**ACCIÓN REQUERIDA 1:** Reproduce de la reseña de "El lobo de Wall Street" todo lo que va desde "Hablemos de Jordan" hasta "uso del dinero.".
**ACCIÓN REQUERIDA 2:** Retoma la reseña de "El lobo de Wall Street" y continúala a partir de su última frase.

**SECCIÓN DE TEXTO:**
Hablemos de Jordan Belfort.
Broker indómito. Extraordinario caradura. Una extensión amplificada del impostor
Frank Abagnale Jr. que el propio Leo diCaprio en “Atrápame si puedes” y que, al
lado de Belfort, es tan solo un mero aficionado. En realidad, Belfort está más
cerca de Tony Montana (“Scarface”), Henry Hill (“Uno de los nuestros”) o Sam
"Ace" Rothstein (“Casino”) pues comparte su origen modesto, su
ascenso vertiginoso, sus métodos abiertamente ilícitos y una feroz asimilación
del poder que se manifiesta en un desmadrado e indiscreto uso del dinero.

No deja de ser sorprendente que a
sus casi 72 años, Martin Scorsese, haya hecho su película más furiosa, salvaje
y arrolladora. Su carrusel de monólogos cara a cara con el espectador, de
aceleraciones y deceleraciones de cámara, imágenes congeladas, voces en off y
lujuriosos planos secuencia la convierten en heredera directa de las citadas
“Uno de los nuestros” y “Casino” más allá de sus amplias similitudes
argumentales. Pero si cabe, “El lobo de Wall Street” es más colérica y frenética
que aquel par de noventeras y modélicas cintas del género negro, puesto que
Scorsese antepone la montaña rusa de excesos provocada por Belfort a sus
métodos empleados para convertirse en un obsceno millonario (aunque se puede
averiguar en ella las causas y culpables de la posterior crisis económica
mundial).

(Datos recopilados)

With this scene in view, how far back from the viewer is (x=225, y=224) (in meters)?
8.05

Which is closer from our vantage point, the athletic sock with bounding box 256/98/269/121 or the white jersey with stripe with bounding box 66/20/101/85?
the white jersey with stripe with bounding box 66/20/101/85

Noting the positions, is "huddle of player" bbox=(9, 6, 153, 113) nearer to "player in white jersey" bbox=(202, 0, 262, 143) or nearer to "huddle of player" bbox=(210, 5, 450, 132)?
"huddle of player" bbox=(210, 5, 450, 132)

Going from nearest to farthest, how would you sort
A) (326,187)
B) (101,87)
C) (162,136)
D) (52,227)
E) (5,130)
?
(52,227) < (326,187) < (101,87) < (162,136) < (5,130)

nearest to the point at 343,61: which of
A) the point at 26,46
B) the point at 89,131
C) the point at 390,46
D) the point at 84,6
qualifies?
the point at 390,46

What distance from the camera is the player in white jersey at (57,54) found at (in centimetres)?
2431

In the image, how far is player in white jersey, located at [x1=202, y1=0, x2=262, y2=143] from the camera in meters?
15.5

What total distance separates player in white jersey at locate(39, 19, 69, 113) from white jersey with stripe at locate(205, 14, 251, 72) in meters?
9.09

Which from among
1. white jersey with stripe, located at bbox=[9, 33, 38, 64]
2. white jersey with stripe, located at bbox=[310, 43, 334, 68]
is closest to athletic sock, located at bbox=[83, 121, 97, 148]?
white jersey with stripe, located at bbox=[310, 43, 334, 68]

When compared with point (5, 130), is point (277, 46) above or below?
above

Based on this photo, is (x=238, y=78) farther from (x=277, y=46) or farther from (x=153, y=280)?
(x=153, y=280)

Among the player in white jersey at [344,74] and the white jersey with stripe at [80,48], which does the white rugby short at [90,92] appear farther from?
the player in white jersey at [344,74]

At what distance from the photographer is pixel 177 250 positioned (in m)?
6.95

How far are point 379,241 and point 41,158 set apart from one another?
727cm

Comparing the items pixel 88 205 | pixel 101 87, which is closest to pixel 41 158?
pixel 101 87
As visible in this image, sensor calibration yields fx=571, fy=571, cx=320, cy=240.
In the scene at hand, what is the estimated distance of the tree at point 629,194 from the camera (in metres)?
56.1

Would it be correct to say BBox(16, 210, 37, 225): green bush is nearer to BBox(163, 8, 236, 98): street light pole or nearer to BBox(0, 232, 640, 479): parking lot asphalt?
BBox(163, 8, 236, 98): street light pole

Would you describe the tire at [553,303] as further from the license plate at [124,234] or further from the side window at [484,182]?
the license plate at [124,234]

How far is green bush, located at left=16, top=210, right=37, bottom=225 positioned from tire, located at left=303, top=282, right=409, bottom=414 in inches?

**ESPACIO DE RESPUESTA 1:**
Hablemos de Jordan Belfort.
Broker indómito. Extraordinario caradura. Una extensión amplificada del impostor
Frank Abagnale Jr. que el propio Leo diCaprio en “Atrápame si puedes” y que, al
lado de Belfort, es tan solo un mero aficionado. En realidad, Belfort está más
cerca de Tony Montana (“Scarface”), Henry Hill (“Uno de los nuestros”) o Sam
"Ace" Rothstein (“Casino”) pues comparte su origen modesto, su
ascenso vertiginoso, sus métodos abiertamente ilícitos y una feroz asimilación
del poder que se manifiesta en un desmadrado e indiscreto uso del dinero.

**ESPACIO DE RESPUESTA 2:**
Scorsese adora al personaje y a
su condición de alimaña humana y el personaje brinda al director de Little
Italy la posibilidad de llevar a su máxima el estilo y el talento tras las
cámaras. Una mimetización de narrador-sujeto sin precedentes. Jamás hubo una
película sobre el poder tan agresiva como esta. Jamás Scorsese se mostró tan
intenso y desatado como con “El lobo de Wall Street”. Un septuagenario imparable con ganas, a estas alturas, de juerga máxima. Como las que todavía le quedan a Jordan Belfort después de consumir todo lo consumible.